__OBJECTIVE__
Copy the records below word for word, line by line, changing nothing.

BEGIN MATERIAL PROVIDED

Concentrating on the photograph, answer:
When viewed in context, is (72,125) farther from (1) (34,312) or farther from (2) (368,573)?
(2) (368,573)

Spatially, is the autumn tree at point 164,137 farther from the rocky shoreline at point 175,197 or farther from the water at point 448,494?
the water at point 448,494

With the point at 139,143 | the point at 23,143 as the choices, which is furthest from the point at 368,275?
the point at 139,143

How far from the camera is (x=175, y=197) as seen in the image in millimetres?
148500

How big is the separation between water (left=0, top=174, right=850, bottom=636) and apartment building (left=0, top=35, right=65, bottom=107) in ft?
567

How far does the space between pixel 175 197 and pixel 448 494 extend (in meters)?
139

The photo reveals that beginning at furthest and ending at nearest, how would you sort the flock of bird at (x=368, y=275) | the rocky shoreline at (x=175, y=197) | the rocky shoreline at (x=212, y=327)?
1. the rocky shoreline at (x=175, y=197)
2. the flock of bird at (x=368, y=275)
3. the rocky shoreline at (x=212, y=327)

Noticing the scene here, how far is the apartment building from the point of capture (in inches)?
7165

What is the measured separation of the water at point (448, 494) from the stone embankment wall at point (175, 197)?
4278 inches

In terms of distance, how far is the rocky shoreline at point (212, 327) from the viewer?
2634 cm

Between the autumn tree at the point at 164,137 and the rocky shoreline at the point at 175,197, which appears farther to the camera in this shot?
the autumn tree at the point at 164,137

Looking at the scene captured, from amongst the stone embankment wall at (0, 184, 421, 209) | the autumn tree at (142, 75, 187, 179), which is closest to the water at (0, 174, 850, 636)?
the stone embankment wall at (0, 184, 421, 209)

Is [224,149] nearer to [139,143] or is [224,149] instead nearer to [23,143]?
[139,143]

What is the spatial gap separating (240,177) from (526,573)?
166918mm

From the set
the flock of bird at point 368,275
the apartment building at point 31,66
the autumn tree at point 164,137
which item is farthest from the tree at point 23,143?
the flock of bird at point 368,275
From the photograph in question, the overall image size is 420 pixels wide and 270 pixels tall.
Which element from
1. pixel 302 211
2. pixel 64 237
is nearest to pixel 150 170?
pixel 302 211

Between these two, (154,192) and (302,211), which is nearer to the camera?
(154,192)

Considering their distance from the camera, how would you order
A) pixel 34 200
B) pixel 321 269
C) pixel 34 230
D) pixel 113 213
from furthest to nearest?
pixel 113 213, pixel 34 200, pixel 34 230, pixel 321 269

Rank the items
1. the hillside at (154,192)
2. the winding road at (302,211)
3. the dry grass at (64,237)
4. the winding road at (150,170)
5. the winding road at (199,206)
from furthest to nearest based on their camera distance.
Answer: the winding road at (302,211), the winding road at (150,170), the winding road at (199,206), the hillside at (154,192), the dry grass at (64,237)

END MATERIAL PROVIDED

__THE OUTPUT__
Concentrating on the photograph, answer:
When viewed in context, is (72,125) farther from (1) (34,312) or farther from (2) (368,573)?
(2) (368,573)

Spatially, is the autumn tree at point 164,137 farther from the rocky shoreline at point 175,197 or farther from the water at point 448,494?
the water at point 448,494

With the point at 139,143 | the point at 23,143 as the choices, which is furthest from the point at 368,275?
the point at 139,143

How far from the camera is (x=175, y=197) as seen in the image in millimetres?
148500

How big is the separation between water (left=0, top=174, right=850, bottom=636) and apartment building (left=0, top=35, right=65, bottom=107) in ft?
567

How far does the space between pixel 175 197 and pixel 448 494 extend (in meters)?
139

The photo reveals that beginning at furthest and ending at nearest, how would you sort the flock of bird at (x=368, y=275) | the rocky shoreline at (x=175, y=197) | the rocky shoreline at (x=212, y=327)?
1. the rocky shoreline at (x=175, y=197)
2. the flock of bird at (x=368, y=275)
3. the rocky shoreline at (x=212, y=327)

Noticing the scene here, how far is the apartment building from the point of capture (in inches)?
7165

What is the measured separation of the water at point (448, 494) from the stone embankment wall at point (175, 197)?
4278 inches

In terms of distance, how far is the rocky shoreline at point (212, 327) from the viewer?
2634 cm

Between the autumn tree at the point at 164,137 and the rocky shoreline at the point at 175,197, which appears farther to the camera in this shot?
the autumn tree at the point at 164,137

Looking at the scene captured, from amongst the stone embankment wall at (0, 184, 421, 209) | the autumn tree at (142, 75, 187, 179), which is closest to the water at (0, 174, 850, 636)?
the stone embankment wall at (0, 184, 421, 209)

Is [224,149] nearer to [139,143] or is [224,149] instead nearer to [23,143]?
[139,143]

What is the spatial gap separating (240,177) from (526,573)?
166918mm

From the set
the flock of bird at point 368,275
the apartment building at point 31,66
the autumn tree at point 164,137
which item is farthest from the tree at point 23,143?
the flock of bird at point 368,275
From the photograph in question, the overall image size is 420 pixels wide and 270 pixels tall.
Which element from
1. pixel 302 211
2. pixel 64 237
is nearest to pixel 150 170?
pixel 302 211

Between these two, (154,192) and (302,211), which is nearer to the camera?
(154,192)

Considering their distance from the camera, how would you order
A) pixel 34 200
B) pixel 321 269
C) pixel 34 230
D) pixel 113 213
from furthest to nearest?
pixel 113 213, pixel 34 200, pixel 34 230, pixel 321 269

Rank the items
1. the hillside at (154,192)
2. the winding road at (302,211)
3. the dry grass at (64,237)
4. the winding road at (150,170)
5. the winding road at (199,206)
from furthest to nearest based on their camera distance.
Answer: the winding road at (302,211), the winding road at (150,170), the winding road at (199,206), the hillside at (154,192), the dry grass at (64,237)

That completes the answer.